=== DATA SHOWN ===

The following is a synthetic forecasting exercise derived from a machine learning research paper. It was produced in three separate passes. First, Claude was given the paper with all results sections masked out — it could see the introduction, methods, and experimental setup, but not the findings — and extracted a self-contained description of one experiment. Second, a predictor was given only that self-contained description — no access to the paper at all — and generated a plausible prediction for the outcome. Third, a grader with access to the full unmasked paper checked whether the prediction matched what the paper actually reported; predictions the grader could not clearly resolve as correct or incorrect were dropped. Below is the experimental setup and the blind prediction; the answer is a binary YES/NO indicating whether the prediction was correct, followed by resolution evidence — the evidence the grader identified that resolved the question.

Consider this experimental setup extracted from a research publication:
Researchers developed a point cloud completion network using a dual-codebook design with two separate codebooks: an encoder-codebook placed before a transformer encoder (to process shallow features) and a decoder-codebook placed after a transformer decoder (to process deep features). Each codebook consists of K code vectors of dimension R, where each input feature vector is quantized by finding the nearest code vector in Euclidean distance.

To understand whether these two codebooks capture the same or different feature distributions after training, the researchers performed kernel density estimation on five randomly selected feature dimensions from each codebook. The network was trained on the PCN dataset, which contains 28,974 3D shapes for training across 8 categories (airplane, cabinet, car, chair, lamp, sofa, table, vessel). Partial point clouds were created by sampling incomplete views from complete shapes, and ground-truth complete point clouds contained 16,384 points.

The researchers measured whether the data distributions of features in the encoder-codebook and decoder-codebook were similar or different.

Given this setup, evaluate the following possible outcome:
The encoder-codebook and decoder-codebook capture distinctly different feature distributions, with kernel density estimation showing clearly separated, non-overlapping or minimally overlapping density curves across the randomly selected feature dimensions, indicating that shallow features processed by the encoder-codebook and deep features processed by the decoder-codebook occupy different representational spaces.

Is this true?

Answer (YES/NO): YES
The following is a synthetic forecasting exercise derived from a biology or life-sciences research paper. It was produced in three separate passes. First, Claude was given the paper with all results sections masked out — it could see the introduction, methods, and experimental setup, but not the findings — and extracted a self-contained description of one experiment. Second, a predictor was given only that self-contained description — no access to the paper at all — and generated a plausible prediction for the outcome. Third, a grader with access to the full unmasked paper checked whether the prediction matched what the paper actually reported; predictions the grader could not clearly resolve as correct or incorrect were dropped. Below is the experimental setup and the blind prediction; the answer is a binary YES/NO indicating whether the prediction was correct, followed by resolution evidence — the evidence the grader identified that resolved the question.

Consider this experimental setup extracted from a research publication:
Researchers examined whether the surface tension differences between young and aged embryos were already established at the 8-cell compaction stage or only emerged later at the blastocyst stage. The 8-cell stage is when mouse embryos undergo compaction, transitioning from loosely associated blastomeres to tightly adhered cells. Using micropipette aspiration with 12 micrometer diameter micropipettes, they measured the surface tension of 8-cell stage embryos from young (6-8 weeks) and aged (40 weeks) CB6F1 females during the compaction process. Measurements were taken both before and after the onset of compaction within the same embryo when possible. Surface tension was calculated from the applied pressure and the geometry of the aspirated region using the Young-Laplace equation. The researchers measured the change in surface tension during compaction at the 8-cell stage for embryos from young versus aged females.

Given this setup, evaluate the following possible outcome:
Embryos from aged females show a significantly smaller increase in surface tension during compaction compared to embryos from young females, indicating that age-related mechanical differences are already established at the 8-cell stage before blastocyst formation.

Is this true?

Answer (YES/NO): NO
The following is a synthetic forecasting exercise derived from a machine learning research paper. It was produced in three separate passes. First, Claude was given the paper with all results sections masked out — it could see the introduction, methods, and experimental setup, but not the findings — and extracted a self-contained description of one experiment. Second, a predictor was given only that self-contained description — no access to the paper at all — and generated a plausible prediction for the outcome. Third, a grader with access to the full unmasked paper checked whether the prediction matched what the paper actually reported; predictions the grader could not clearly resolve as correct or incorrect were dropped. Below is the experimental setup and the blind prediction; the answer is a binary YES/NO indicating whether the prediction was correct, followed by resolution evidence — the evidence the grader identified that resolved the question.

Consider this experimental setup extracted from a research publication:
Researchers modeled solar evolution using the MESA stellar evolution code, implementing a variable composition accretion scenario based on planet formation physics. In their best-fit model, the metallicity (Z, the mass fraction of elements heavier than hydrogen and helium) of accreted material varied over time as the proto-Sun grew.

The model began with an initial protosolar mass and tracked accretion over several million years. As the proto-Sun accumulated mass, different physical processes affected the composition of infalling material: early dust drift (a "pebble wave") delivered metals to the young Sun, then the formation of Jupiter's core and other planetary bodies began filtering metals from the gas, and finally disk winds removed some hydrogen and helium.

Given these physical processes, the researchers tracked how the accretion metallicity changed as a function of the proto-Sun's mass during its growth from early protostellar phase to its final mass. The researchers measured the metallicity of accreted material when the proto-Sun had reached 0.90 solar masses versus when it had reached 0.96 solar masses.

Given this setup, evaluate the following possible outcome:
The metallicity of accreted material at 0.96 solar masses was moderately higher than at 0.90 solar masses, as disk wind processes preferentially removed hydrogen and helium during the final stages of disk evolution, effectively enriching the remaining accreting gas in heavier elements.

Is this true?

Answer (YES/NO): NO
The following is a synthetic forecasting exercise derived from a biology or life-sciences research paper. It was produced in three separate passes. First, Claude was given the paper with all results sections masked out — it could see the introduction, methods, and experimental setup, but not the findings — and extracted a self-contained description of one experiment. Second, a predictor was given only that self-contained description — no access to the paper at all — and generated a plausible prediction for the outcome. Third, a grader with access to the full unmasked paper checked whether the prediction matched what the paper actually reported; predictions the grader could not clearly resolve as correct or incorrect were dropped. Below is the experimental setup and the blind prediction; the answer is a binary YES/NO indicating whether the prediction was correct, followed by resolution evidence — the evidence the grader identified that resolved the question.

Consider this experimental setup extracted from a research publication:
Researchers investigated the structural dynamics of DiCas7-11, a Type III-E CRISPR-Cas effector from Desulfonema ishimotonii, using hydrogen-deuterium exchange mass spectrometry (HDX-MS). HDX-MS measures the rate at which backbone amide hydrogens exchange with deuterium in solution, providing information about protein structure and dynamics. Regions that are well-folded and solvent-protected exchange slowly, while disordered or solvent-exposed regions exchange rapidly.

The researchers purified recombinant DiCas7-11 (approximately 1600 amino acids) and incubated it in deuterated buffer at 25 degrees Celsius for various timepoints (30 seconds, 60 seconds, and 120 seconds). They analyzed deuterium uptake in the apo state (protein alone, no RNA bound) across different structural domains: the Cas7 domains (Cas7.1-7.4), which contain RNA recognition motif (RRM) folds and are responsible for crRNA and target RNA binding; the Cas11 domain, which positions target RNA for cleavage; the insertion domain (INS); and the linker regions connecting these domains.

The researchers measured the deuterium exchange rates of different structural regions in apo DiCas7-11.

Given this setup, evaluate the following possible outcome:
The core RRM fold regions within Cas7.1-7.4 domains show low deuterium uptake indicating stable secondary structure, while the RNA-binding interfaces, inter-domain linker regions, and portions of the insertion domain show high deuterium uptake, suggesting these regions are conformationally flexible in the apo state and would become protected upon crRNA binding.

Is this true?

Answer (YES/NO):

===

» REQUIRED ACTION: Give the number of lines in the records above in which the word "evolution" appears. Include no other text.

» TASK RESPONSE: 2